Quick start with Kedro
This quick-start guide has 3 sections:
- Experience: A 10-minute guide from installing Kedro, creating a starter project to visualising the pipelines.
- Explain: An introduction to the 4 key concepts: project template, data catalog, node, and pipeline.
- Explore: Next steps, resources, and links to continue your Kedro journey.
Experience
Explain
Explore
This section we use the CLI to install Kedro, create a starter project, and visualise the pipelines.
Before you begin, make sure the following are installed:
Kedro requires Python 3.10+. To confirm this, open Terminal, enter python3 --version, it should return the installed Python version (e.g. Python 3.13.13).

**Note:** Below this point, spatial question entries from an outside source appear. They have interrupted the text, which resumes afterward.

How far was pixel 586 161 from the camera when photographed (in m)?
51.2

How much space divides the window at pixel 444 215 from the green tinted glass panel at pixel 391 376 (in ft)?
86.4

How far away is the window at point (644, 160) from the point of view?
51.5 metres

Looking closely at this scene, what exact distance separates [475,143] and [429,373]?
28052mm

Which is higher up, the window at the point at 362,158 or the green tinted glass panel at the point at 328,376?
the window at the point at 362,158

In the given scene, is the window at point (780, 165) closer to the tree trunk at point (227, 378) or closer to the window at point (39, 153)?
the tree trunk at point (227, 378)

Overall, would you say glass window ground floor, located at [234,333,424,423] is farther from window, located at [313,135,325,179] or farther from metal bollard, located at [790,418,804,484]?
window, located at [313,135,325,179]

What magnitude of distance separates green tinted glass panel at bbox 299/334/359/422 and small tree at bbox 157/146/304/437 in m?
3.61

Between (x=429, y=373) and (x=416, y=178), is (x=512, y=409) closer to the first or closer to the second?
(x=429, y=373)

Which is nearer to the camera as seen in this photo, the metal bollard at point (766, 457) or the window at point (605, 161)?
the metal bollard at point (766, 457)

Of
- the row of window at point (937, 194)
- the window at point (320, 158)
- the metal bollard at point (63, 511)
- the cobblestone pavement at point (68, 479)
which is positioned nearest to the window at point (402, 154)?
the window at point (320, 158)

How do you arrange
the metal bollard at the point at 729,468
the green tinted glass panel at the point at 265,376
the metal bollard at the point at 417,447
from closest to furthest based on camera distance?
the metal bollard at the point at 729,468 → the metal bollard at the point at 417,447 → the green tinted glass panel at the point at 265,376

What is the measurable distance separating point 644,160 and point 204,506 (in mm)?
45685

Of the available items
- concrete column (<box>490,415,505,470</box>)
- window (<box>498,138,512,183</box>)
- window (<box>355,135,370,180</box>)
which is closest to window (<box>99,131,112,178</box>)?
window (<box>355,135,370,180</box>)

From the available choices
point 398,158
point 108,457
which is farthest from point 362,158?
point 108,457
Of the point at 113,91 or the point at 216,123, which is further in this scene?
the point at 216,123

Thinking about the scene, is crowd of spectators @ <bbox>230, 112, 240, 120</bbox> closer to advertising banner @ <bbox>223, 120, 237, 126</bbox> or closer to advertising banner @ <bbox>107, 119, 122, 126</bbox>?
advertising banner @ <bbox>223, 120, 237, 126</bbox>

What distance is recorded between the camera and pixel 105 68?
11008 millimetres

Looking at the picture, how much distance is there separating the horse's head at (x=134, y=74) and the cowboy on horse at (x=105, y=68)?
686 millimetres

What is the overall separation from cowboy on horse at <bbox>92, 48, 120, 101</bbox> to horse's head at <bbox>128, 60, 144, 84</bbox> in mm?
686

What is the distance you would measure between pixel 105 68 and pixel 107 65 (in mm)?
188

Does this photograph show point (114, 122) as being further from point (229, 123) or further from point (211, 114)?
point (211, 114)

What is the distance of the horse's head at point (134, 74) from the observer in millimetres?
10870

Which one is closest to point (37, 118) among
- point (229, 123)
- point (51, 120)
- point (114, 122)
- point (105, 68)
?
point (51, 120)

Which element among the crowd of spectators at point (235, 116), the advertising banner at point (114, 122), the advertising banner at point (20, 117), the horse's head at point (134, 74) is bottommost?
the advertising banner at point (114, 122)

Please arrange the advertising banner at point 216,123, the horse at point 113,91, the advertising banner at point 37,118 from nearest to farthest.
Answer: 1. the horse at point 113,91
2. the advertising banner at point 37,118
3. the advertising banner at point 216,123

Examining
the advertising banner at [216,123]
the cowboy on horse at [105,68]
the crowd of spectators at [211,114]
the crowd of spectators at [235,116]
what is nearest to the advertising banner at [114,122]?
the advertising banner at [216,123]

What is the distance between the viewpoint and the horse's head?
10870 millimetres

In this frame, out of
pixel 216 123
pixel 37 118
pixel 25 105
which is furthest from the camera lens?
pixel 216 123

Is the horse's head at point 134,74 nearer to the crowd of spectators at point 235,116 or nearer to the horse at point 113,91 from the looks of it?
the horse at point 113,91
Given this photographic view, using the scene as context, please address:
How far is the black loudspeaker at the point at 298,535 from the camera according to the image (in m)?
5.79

If not, you can download Python from its official website.
In Terminal, enter git --version, it should return the installed Git version (e.g. git version 2.50.1).
If not, you can download Git from its official website.
uv, a very fast Python package and project manager, is used in this quick start. In Terminal, enter uv --version, it should return the installed uv version (e.g. uv 0.11.20).
If not, you can download uv from its official website.
Navigate to a folder where you want to download the Kedro starter project.
In Terminal, enter the following command. This creates a fully functioning Kedro project from a template without installing Kedro globally.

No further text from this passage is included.